YOUR OBJECTIVE >> From the first line through the last, transcribe the listing word for word.

○ ○ ○

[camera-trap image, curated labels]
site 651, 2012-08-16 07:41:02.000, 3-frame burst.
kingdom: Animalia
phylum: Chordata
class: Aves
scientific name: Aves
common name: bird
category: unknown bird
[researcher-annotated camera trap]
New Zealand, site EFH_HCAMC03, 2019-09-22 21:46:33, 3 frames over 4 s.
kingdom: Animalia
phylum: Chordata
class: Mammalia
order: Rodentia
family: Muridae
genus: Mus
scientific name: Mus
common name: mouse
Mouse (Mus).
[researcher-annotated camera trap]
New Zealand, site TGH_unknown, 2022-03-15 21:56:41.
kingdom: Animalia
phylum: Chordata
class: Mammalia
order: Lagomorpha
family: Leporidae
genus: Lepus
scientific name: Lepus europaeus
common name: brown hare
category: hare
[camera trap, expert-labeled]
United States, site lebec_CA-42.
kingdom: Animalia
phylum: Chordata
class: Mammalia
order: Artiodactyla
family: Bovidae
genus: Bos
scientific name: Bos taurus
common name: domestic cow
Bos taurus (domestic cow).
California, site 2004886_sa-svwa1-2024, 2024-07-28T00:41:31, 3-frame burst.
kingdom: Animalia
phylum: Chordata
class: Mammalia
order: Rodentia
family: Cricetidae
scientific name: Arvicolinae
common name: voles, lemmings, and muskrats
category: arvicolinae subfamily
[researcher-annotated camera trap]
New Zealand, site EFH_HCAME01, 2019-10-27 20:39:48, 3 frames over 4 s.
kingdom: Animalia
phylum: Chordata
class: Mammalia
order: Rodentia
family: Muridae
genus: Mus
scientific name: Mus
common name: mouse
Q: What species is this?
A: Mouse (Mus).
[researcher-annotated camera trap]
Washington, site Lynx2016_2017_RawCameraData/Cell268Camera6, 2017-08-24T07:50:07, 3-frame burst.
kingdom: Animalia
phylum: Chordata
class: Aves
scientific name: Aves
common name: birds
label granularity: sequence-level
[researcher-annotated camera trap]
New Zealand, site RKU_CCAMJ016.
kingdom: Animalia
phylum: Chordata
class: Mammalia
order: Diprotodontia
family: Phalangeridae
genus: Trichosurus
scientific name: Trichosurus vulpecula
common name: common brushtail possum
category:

○ ○ ○

ANSWER TO THIS TASK >>
[camera-trap image, curated labels]
site 651, 2012-08-16 07:41:02.000, 3-frame burst.
kingdom: Animalia
phylum: Chordata
class: Aves
scientific name: Aves
common name: bird
category: unknown bird
[researcher-annotated camera trap]
New Zealand, site EFH_HCAMC03, 2019-09-22 21:46:33, 3 frames over 4 s.
kingdom: Animalia
phylum: Chordata
class: Mammalia
order: Rodentia
family: Muridae
genus: Mus
scientific name: Mus
common name: mouse
Mouse (Mus).
[researcher-annotated camera trap]
New Zealand, site TGH_unknown, 2022-03-15 21:56:41.
kingdom: Animalia
phylum: Chordata
class: Mammalia
order: Lagomorpha
family: Leporidae
genus: Lepus
scientific name: Lepus europaeus
common name: brown hare
category: hare
[camera trap, expert-labeled]
United States, site lebec_CA-42.
kingdom: Animalia
phylum: Chordata
class: Mammalia
order: Artiodactyla
family: Bovidae
genus: Bos
scientific name: Bos taurus
common name: domestic cow
Bos taurus (domestic cow).
California, site 2004886_sa-svwa1-2024, 2024-07-28T00:41:31, 3-frame burst.
kingdom: Animalia
phylum: Chordata
class: Mammalia
order: Rodentia
family: Cricetidae
scientific name: Arvicolinae
common name: voles, lemmings, and muskrats
category: arvicolinae subfamily
[researcher-annotated camera trap]
New Zealand, site EFH_HCAME01, 2019-10-27 20:39:48, 3 frames over 4 s.
kingdom: Animalia
phylum: Chordata
class: Mammalia
order: Rodentia
family: Muridae
genus: Mus
scientific name: Mus
common name: mouse
Q: What species is this?
A: Mouse (Mus).
[researcher-annotated camera trap]
Washington, site Lynx2016_2017_RawCameraData/Cell268Camera6, 2017-08-24T07:50:07, 3-frame burst.
kingdom: Animalia
phylum: Chordata
class: Aves
scientific name: Aves
common name: birds
label granularity: sequence-level
[researcher-annotated camera trap]
New Zealand, site RKU_CCAMJ016.
kingdom: Animalia
phylum: Chordata
class: Mammalia
order: Diprotodontia
family: Phalangeridae
genus: Trichosurus
scientific name: Trichosurus vulpecula
common name: common brushtail possum
category:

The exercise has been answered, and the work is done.